Often people will not be aware of the rules a community has (they don’t read the sidebar or are on mobile where there sidebar is hard to find) OR, as in the case of [email protected], the rules are written deceptively and there are many unwritten rules. Having an additional message that is front and center above the ‘compose a comment’ input field is an attempt to deal with that.
We need alternatives to defederation which is too extreme and total. Mastodon has muting and silencing, for example. I’d like to figure out whatever the threadiverse equivalent of that is - some way to allow access to those who want it while steering naive users away from places where they’re going to have a bad time.
I agree as well. Fediseer supports censures and hesitations towards instances. You could ingest those and allow piefed to report how they see others and how other see them
Great idea.
I’ve been trying to get into fediseer but piefed does not provide the necessary API to let me claim my instance. I think that’s what it is - I get an error message "There was an api error: Only admins of that piefed are allowed to claim it. ". Do you have any docs I can look at which might help me know what endpoints I need to make?
Fediseer tries to understand the api of each software and then looks for the admins of the site to pm.

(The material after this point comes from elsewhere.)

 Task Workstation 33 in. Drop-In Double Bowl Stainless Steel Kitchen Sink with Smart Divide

Do you have an api endpoint which lists the admin usernames?
Yes, I have tried to copy Lemmy’s /api/v3/site endpoint because I saw a lot of requests to it in the server logs.

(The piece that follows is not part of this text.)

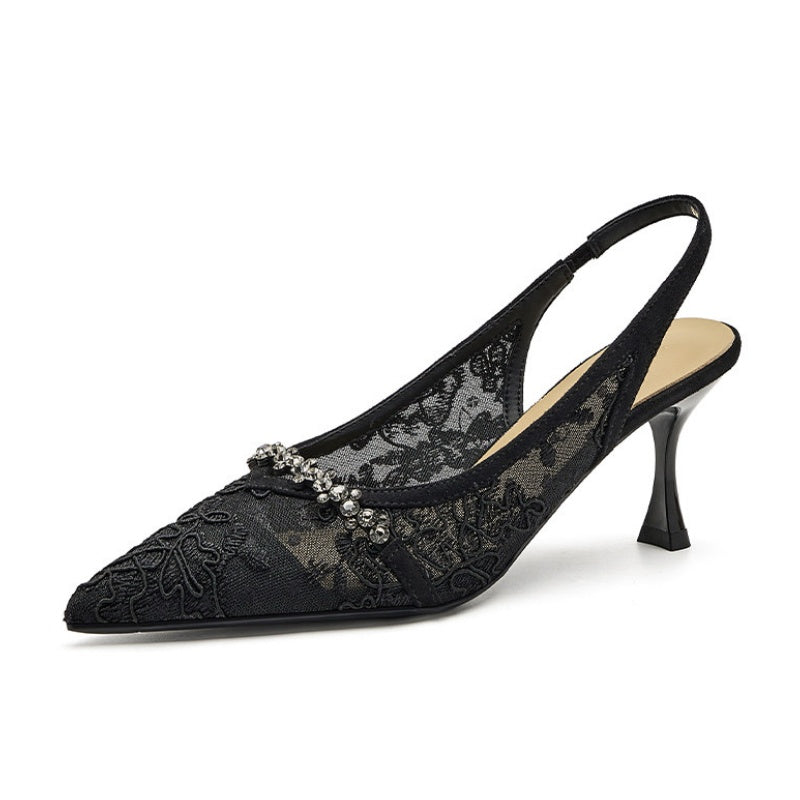 Mesh Rhinestone High Heels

https://piefed.social/api/v3/site
Actually I can see a few differences that need tidying up… ‘name’ is not correct and ‘displayName’ is missing, for example.

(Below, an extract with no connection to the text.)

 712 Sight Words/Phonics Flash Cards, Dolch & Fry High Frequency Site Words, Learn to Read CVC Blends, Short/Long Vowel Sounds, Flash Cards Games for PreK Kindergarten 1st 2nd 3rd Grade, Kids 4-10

I’ve fixed up the name and display_name parts of the JSON, incase that endpoint is the one you’re after.
An idea that has been spinning in my head a bit is to allow people to subscribe to different levels of moderation. Basically allowing users to choose a “curated”, “moderate”, or “liberal” experience.
Curated: Whitelist of servers rather than blacklist. Well-moderated instances only.
Moderate: Blacklist rather than whitelist, but blocking annoying instances like Lemmygrad and Hexbear. Aiming at a wide yet enjoyable experience.
Liberal: Blacklist, but only blocking instances that allow (or are incapable of handling) content that goes against the content policy.
It’s probably more difficult to implement than what it’s worth. What I like about it however is that it would make the whole process of content curation much more transparent. Right now it’s often not so clear to people signing up to an instance what kind of moderation policy they will be signing up for. At least this would allow the user some agency even after sign-up.